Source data
_____

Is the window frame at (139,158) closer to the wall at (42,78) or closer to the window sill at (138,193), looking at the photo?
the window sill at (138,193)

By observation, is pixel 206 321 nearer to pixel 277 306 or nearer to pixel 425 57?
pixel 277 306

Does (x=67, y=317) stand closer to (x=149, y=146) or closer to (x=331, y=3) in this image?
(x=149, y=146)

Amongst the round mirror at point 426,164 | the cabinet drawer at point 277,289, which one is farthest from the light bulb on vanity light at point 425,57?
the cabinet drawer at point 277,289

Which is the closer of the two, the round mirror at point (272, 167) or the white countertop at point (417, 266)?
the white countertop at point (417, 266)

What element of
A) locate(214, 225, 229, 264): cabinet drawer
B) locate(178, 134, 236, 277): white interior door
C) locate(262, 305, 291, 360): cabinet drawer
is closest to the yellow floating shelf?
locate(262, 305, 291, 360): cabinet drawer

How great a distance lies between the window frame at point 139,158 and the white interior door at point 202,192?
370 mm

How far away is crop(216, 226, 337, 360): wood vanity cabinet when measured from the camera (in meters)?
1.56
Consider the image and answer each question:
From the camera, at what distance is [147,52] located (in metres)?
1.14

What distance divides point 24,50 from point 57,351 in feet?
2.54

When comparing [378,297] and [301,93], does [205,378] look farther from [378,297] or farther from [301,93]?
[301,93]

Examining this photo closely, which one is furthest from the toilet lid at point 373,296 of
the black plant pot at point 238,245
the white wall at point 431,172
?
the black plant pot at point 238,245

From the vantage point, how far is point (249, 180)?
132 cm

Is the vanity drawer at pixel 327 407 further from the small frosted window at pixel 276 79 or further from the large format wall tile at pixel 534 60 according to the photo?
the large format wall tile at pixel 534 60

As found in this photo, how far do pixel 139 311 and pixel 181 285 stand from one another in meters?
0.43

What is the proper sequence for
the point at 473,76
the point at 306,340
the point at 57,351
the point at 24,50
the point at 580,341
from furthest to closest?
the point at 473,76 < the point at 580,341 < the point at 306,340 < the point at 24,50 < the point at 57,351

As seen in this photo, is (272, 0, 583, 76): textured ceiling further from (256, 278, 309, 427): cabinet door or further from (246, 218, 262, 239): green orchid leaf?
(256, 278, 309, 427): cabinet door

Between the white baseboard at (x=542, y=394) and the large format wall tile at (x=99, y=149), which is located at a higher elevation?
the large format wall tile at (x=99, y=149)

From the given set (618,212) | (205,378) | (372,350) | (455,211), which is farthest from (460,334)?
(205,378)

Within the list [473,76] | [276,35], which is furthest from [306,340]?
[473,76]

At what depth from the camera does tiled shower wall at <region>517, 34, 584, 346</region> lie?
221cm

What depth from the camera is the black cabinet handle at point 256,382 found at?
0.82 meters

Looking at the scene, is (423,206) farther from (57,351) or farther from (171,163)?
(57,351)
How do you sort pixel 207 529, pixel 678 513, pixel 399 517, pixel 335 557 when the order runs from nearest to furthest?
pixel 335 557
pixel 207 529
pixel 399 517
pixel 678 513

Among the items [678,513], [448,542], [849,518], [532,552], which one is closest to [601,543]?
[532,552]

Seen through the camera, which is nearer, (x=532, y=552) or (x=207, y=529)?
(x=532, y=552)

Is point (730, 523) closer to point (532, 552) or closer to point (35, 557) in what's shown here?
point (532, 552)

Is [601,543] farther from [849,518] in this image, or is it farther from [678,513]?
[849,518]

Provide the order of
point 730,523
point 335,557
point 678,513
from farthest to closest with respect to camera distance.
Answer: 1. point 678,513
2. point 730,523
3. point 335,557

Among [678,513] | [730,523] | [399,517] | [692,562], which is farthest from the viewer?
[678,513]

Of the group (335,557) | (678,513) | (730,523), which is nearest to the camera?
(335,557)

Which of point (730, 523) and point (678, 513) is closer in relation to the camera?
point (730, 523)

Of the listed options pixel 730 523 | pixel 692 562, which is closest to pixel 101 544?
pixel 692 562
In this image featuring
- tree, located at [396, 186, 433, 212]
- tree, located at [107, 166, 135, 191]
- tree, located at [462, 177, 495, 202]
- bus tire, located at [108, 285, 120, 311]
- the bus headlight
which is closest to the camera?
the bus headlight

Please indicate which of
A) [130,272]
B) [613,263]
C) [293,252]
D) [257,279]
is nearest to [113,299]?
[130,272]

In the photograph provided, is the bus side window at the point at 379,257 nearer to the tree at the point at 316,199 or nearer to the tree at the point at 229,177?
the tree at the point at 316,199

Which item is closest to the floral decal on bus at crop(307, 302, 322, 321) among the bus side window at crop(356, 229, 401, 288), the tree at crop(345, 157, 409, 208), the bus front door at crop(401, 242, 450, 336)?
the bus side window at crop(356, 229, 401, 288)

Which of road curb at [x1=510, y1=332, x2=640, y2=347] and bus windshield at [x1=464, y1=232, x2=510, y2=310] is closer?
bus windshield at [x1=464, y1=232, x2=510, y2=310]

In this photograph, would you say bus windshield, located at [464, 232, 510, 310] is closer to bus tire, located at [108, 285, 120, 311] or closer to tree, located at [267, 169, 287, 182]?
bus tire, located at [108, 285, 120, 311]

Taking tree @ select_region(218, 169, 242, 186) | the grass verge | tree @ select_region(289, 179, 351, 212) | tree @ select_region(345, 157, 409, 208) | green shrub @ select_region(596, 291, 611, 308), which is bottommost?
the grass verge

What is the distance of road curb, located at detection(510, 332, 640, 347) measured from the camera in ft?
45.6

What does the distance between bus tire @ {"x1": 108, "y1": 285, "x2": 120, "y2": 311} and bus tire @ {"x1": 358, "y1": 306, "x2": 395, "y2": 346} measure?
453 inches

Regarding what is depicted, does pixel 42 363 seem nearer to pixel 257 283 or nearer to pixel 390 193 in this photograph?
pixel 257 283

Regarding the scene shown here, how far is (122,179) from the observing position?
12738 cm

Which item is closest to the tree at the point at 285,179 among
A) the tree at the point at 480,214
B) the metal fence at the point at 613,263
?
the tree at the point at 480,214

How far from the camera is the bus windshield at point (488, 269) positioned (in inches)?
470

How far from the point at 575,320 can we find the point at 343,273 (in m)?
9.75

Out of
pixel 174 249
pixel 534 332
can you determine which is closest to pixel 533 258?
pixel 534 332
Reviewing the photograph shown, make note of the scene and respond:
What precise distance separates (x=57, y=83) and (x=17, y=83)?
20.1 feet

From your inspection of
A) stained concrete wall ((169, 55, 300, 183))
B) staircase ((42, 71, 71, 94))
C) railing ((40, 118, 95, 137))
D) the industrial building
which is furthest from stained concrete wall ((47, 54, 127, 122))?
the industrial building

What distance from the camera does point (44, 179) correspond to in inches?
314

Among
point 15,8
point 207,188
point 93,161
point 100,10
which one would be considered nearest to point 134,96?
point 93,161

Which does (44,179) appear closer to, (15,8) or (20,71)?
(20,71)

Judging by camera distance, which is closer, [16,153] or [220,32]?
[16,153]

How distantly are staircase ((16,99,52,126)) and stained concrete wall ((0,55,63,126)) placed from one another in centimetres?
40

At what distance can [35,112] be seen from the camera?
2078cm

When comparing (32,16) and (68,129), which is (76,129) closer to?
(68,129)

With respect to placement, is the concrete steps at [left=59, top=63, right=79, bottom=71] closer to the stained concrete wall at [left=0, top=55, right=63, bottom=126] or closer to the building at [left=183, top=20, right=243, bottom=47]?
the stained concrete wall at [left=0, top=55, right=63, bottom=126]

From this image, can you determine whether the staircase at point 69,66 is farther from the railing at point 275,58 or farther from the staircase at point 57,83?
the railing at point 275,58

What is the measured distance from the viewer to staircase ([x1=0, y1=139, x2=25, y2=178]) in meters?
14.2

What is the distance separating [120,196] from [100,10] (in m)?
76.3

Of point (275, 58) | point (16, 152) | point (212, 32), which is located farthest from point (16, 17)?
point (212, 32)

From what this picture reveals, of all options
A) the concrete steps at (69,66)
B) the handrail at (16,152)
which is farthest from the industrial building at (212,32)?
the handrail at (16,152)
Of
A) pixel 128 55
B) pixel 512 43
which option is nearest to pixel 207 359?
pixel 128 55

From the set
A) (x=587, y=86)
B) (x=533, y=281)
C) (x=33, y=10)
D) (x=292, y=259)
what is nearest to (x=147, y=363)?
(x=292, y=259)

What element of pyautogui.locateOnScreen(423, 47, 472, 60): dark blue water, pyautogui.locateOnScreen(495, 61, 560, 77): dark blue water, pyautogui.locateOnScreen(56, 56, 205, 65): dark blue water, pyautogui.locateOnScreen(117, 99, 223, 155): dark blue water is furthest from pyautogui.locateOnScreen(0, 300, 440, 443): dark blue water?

_____

WHAT THE EXERCISE ASKS
Repeat the items from the line containing "What is the measured" through the end of the source data, keeping both ends.

FULL SOLUTION
What is the measured distance from the viewer to staircase ([x1=0, y1=139, x2=25, y2=178]) in meters?
14.2

What is the distance separating [120,196] from [100,10] (in m)?
76.3

Of point (275, 58) | point (16, 152) | point (212, 32), which is located farthest from point (16, 17)?
point (212, 32)

From what this picture reveals, of all options
A) the concrete steps at (69,66)
B) the handrail at (16,152)
which is farthest from the industrial building at (212,32)?
the handrail at (16,152)
Of
A) pixel 128 55
B) pixel 512 43
which option is nearest to pixel 207 359?
pixel 128 55

From the set
A) (x=587, y=86)
B) (x=533, y=281)
C) (x=33, y=10)
D) (x=292, y=259)
what is nearest to (x=147, y=363)?
(x=292, y=259)

What element of pyautogui.locateOnScreen(423, 47, 472, 60): dark blue water, pyautogui.locateOnScreen(495, 61, 560, 77): dark blue water, pyautogui.locateOnScreen(56, 56, 205, 65): dark blue water, pyautogui.locateOnScreen(117, 99, 223, 155): dark blue water is furthest from pyautogui.locateOnScreen(0, 300, 440, 443): dark blue water?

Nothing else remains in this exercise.